= THE REQUEST =
Present the material below as a Markdown table with the columns No. and Entry. Give each nonblank line its own row, numbered in order, and leave out blank lines.

**** DATA SECTION ****

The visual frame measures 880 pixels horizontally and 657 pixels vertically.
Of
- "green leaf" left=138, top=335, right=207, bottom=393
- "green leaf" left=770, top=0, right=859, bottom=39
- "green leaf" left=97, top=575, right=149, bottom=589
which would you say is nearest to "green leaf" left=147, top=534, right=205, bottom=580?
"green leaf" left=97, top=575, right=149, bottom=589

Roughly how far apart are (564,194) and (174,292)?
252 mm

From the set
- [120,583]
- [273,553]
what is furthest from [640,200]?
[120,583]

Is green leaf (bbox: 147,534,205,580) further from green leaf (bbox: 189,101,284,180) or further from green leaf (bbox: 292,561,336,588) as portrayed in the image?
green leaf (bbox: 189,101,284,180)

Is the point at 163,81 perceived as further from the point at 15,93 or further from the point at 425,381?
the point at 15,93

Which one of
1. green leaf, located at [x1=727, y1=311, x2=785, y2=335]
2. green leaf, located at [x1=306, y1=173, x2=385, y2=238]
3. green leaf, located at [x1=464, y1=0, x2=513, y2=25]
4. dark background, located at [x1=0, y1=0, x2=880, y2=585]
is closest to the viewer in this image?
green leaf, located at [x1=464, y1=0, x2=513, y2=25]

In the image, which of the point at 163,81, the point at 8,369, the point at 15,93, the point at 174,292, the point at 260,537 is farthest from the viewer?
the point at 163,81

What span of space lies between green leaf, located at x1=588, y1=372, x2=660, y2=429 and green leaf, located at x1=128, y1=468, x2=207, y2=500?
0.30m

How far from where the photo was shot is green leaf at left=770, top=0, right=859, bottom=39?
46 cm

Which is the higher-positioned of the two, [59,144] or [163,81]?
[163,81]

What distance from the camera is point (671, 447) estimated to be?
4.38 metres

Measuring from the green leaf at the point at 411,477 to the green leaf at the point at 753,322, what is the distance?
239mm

****

= TASK SOLUTION =
| No. | Entry |
|---|---|
| 1 | The visual frame measures 880 pixels horizontally and 657 pixels vertically. |
| 2 | Of |
| 3 | - "green leaf" left=138, top=335, right=207, bottom=393 |
| 4 | - "green leaf" left=770, top=0, right=859, bottom=39 |
| 5 | - "green leaf" left=97, top=575, right=149, bottom=589 |
| 6 | which would you say is nearest to "green leaf" left=147, top=534, right=205, bottom=580? |
| 7 | "green leaf" left=97, top=575, right=149, bottom=589 |
| 8 | Roughly how far apart are (564,194) and (174,292)? |
| 9 | 252 mm |
| 10 | From the set |
| 11 | - [120,583] |
| 12 | - [273,553] |
| 13 | what is furthest from [640,200]? |
| 14 | [120,583] |
| 15 | Is green leaf (bbox: 147,534,205,580) further from green leaf (bbox: 189,101,284,180) or further from green leaf (bbox: 292,561,336,588) as portrayed in the image? |
| 16 | green leaf (bbox: 189,101,284,180) |
| 17 | Is the point at 163,81 perceived as further from the point at 15,93 or further from the point at 425,381? |
| 18 | the point at 15,93 |
| 19 | Which one of |
| 20 | 1. green leaf, located at [x1=727, y1=311, x2=785, y2=335] |
| 21 | 2. green leaf, located at [x1=306, y1=173, x2=385, y2=238] |
| 22 | 3. green leaf, located at [x1=464, y1=0, x2=513, y2=25] |
| 23 | 4. dark background, located at [x1=0, y1=0, x2=880, y2=585] |
| 24 | is closest to the viewer in this image? |
| 25 | green leaf, located at [x1=464, y1=0, x2=513, y2=25] |
| 26 | In the image, which of the point at 163,81, the point at 8,369, the point at 15,93, the point at 174,292, the point at 260,537 is farthest from the viewer? |
| 27 | the point at 163,81 |
| 28 | What span of space lies between green leaf, located at x1=588, y1=372, x2=660, y2=429 and green leaf, located at x1=128, y1=468, x2=207, y2=500? |
| 29 | 0.30m |
| 30 | How far from where the photo was shot is green leaf at left=770, top=0, right=859, bottom=39? |
| 31 | 46 cm |
| 32 | Which is the higher-positioned of the two, [59,144] or [163,81]? |
| 33 | [163,81] |
| 34 | What distance from the camera is point (671, 447) estimated to be? |
| 35 | 4.38 metres |
| 36 | Measuring from the green leaf at the point at 411,477 to the green leaf at the point at 753,322, what is the distance? |
| 37 | 239mm |